STUDY TEXT:

-*-*-

Guydon v. State, 344 Ark. 251, 39 S.W.3d 767 (2001)

March 22, 2001 · Arkansas Supreme Court · CR 01-037
344 Ark. 251, 39 S.W.3d 767

Karl Anthony GUYDON v. STATE of Arkansas

CR 01-037

39 S.W.3d 767

Supreme Court of Arkansas

Opinion delivered March 22, 2001

*252 James P Clouette, for appellant.

Mark Pryor, Att’y Gen., by: David R. Raupp, Ass’t Att’y Gen., for appellee.

Ray Thornton, Justice.

On September 3, 1998, a felony information was filed, charging appellant, Karl Guydon, with two counts of delivery of a controlled substance. The information alleged that appellant had delivered cocaine on two occasions *253on June 4, 1998. Appellant entered a plea of not guilty on both counts.

On April 19, 1998, a jury trial was held. At trial, Ron Messer, a Little Rock Police Officer, working undercover, testified that he went to appellant’s residence and made two separate purchases of what was allegedly crack cocaine for twenty dollars each. Officer Messer testified that he turned the off-white, rock-like substance over to Officer Scott Leger of the North Little Rock Police Department.

-*-*-

YOUR TASKS:
1) List every person named in the Guydon v. State opinion.
2) Carry on writing the Guydon v. State opinion, starting right after its final sentence.

GIVEN MATERIAL:
-*-*-

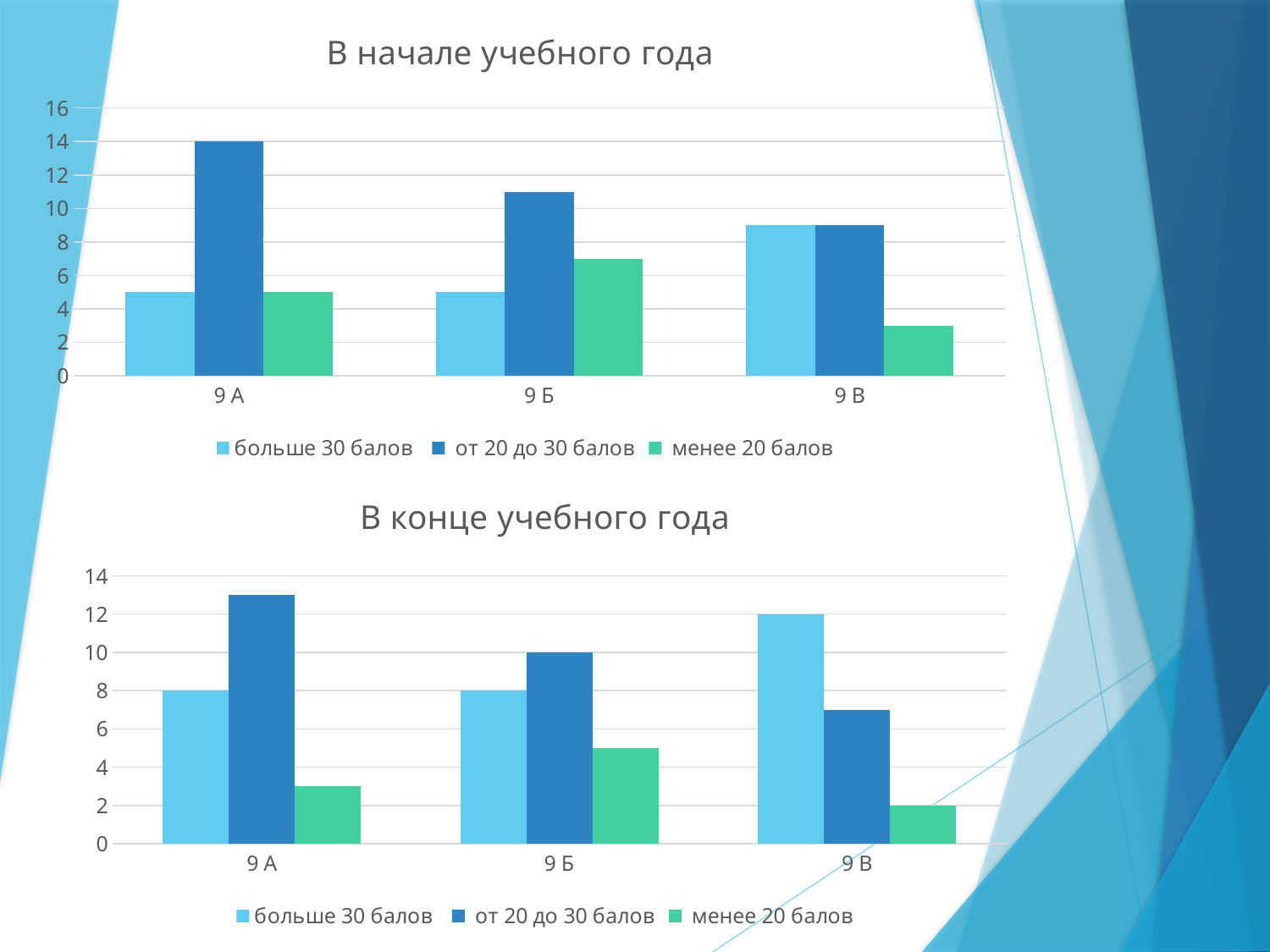
In the chart titled "В начале учебного года", what is the value for "от 20 до 30 балов" in class 9 А? 14 In the chart titled "В начале учебного года", is the value for "менее 20 балов" in class 9 Б greater or less than 6? greater In the chart titled "В конце учебного года", what is the difference between "больше 30 балов" in class 9 В and "больше 30 балов" in class 9 А? 4 What type of chart is the chart titled "В конце учебного года"? bar chart In the chart titled "В начале учебного года", how many series does the legend list? 3 In the chart titled "В конце учебного года", what is the value for "менее 20 балов" in class 9 В? 2 In the chart titled "В конце учебного года", which class has the lowest value for "менее 20 балов"? 9 В In the chart titled "В начале учебного года", is the value for "больше 30 балов" in class 9 В greater or less than 8? greater In the chart titled "В конце учебного года", what is the value for "от 20 до 30 балов" in class 9 Б? 10 In the chart titled "В конце учебного года", what is the value for "больше 30 балов" in class 9 В? 12 In the chart titled "В конце учебного года", how many classes are shown on the x axis? 3 In the chart titled "В начале учебного года", which class has the highest value for "от 20 до 30 балов"? 9 А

-*-*-

TASK ANSWERS:
1) Karl Anthony Guydon, James P Clouette, Mark Pryor, David R. Raupp, Ray Thornton, Ron Messer, Scott Leger

2)
Officer Leger testified that when Officer Messer gave the substances to him, he weighed them, placed them in sealed property envelopes, initialed the envelopes, and transported them to the Arkansas State Crime Laboratory. He further testified that State’s Exhibit 1 weighed 0.3 of a gram and State’s Exhibit 2 weighed 0.2 of a gram.

Kathy Shanks, a forensic chemist from the Arkansas State Crime Laboratory, also testified. She was able to identify State’s Exhibits 1 and 2 because they were marked with her initials, laboratory case number, and the date and time that she performed her analysis of the substances. Ms. Shanks testified that her analysis showed that State’s Exhibit 1 was a plastic bag containing off-white rock-like substance weighing 0.1828 of a gram, which tested positive for cocaine base and Benzocaine. She further stated that State’s Exhibit 2 was a plastic bag containing off-white rock-like substance weighing 0.1183 of a gram, and that it tested positive for cocaine base and Benzocaine.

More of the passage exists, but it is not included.